Friday of the Fifth Week in Ordinary Time
(Jeremiah 20:10-13; John 10:31-42)
Cell telephone numbers may help us understand the prohibition of blasphemy mentioned in the gospel today. If you know your boss’s cell number, you are not likely to use it without good reason. Nor would you share it with everyone who may ask you for it. God’s name -- certainly in the ancient world and still so today -- serves a purpose similar purpose. It invokes God’s immediate presence. Blasphemy, the flagrant use of God’s name, includes more than making light of it. Taking a false oath incurs the charge of blasphemy as does prophesying without due authorization and arrogating to oneself the place of God.
In the gospel the Jews accuse Jesus of blasphemy for calling himself the “Son of God.” The incident takes place outside evidently near an open field where the Jews can find rocks to stone Jesus for the well-attested Old Testament crime. Nevertheless, we must understand the charge as more serious than that of a few zealous thugs taking the execution of the Law into their own hands. John’s gospel lacks a trial of Jesus before the Sanhedrin (ruling council) of the Jews. Especially the Gospels of Matthew and Mark show Jesus in this much formal setting responding to the same charge. If Jesus were not the person he claims to be, he would justly be found guilty of a very serious crime.
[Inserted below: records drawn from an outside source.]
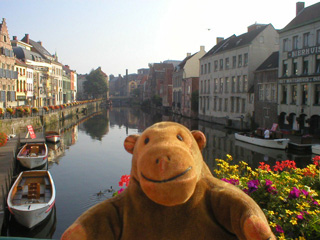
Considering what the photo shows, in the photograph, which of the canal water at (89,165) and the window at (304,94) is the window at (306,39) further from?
the canal water at (89,165)

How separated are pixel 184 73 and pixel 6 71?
101 feet

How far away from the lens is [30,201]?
37.5 ft

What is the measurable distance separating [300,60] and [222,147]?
10.5 meters

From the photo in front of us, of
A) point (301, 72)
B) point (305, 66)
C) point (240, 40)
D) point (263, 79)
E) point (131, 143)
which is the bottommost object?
point (131, 143)

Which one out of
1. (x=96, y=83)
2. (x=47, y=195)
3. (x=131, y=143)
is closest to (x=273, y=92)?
(x=47, y=195)

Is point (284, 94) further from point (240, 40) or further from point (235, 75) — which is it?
point (240, 40)

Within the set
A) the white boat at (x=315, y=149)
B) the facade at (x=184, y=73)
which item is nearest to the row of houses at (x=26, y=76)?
the facade at (x=184, y=73)

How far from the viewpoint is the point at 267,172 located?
5992 millimetres

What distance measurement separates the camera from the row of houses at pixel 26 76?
124 feet

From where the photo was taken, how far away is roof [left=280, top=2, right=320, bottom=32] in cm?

When we pray “hallowed be thy name,” we give testimony to the seriousness of blasphemy. For good reason, we do not penalize everyone today who curses, takes a false oath, or acts as if s/he were God Almighty. Yet we must take care not to betray the reverence we have for God’s name and for Jesus’ by blaspheming ourselves or by allowing tolerance for such barbarity to melt into acceptance.